Tareas por realizar:
1. Indica si cada afirmación (a), (b) y (c) coincide con el texto sobre la corrupción. Responde sí o no y cita literalmente las palabras del texto que lo deciden: (a) La sociedad actual es inflexible con las opiniones que se apartan de un supuesto pensamiento aceptado. (b) Si la corrupción fuera inseparable de la naturaleza humana, la legislación no podría penalizarla. (c) Se menciona que algunos podrían considerar el lenguaje un detonante de la corrupción.
2. Reproduce, por favor, el texto sobre la corrupción desde "Podría sugerirse, en" hasta "como lacra social.", sin cambiar nada.

Texto citado:
▬▬▬▬▬▬▬▬▬▬

Nuestra sociedad actual padece un síndrome disociativo

Nuestra sociedad actual padece un síndrome disociativo: es inflexible –hasta aplicar el castigo del ostracismo– con actitudes y opiniones que se apartan de un supuesto pensamiento aceptado; al mismo tiempo, quizás por temor a ser considerada dictadura del pensamiento único, flexibiliza algunos juicios morales. En este grupo, se encuentran los referentes a las acciones que son causa voluntaria de la corrupción de uno mismo y del entorno social. ¿No deberían ser juzgados con mayor rigor, incluso como lacra social?

Podría sugerirse, en su contra, que existiera una causa intrínseca que hace al hombre corrupto. Unos podrían afirmar que está manchado por una primera caída. Otros que un detonante de la corrupción fuera el lenguaje, sutil y difuso, que permite alterar los significados y provoca engaños. Si existiera semejante relación entre el pecado original, la estructura del lenguaje o cualquier otra alternativa, y el fenómeno de la corrupción, ésta sería inseparable de la naturaleza humana. La legislación podría penalizarla, pero nunca podría ser juzgada moralmente ni ser reconocida como lacra social.

▬▬▬▬▬▬▬▬▬▬

Entradas guardadas:
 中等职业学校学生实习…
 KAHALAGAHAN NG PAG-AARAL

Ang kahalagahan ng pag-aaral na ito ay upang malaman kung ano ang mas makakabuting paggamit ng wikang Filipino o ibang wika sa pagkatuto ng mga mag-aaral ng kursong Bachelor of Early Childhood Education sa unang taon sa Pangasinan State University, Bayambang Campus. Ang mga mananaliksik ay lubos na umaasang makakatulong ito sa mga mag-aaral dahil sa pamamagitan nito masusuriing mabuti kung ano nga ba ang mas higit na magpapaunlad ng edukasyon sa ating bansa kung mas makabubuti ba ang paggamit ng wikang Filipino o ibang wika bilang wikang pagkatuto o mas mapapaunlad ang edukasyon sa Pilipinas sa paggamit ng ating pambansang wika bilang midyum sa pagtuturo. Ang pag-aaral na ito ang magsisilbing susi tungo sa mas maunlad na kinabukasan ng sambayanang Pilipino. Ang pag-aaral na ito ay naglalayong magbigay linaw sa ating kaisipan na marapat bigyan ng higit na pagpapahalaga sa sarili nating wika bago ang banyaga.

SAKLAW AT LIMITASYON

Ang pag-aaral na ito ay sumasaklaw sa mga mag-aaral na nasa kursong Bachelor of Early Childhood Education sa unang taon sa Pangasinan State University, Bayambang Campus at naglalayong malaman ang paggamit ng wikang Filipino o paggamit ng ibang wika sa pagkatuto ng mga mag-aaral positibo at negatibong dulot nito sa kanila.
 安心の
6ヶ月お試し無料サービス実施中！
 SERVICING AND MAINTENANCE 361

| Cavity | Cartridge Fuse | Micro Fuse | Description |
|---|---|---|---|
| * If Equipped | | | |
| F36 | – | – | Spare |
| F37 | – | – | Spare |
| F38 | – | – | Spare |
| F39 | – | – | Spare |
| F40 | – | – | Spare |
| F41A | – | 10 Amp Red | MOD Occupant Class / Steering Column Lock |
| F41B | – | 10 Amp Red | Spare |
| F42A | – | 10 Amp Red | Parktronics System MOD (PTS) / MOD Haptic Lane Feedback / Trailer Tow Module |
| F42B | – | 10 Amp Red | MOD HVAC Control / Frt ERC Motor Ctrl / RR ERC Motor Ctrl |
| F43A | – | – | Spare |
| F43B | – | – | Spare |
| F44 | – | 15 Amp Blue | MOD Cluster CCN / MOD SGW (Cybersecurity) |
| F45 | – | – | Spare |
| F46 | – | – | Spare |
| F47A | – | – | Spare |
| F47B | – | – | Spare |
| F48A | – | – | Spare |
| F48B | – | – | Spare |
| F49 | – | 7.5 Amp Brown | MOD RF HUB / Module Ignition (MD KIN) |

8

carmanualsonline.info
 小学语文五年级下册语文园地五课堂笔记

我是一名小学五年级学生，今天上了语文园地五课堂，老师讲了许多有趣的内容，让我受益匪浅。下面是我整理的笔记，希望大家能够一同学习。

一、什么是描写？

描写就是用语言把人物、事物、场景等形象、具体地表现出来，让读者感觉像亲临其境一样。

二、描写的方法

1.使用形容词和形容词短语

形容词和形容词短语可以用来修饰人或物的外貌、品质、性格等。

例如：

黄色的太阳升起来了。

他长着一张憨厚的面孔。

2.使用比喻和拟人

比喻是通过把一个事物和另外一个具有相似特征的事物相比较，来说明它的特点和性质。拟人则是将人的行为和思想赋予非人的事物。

▬▬▬▬▬▬▬▬▬▬

Respuestas por orden:
1.
(a) Sí: "es inflexible –hasta aplicar el castigo del ostracismo– con actitudes y opiniones que se apartan de un supuesto pensamiento aceptado".
(b) No: "La legislación podría penalizarla, pero nunca podría ser juzgada moralmente ni ser reconocida como lacra social".
(c) Sí: "Otros que un detonante de la corrupción fuera el lenguaje, sutil y difuso".

2.
Podría sugerirse, en su contra, que existiera una causa intrínseca que hace al hombre corrupto. Unos podrían afirmar que está manchado por una primera caída. Otros que un detonante de la corrupción fuera el lenguaje, sutil y difuso, que permite alterar los significados y provoca engaños. Si existiera semejante relación entre el pecado original, la estructura del lenguaje o cualquier otra alternativa, y el fenómeno de la corrupción, ésta sería inseparable de la naturaleza humana. La legislación podría penalizarla, pero nunca podría ser juzgada moralmente ni ser reconocida como lacra social.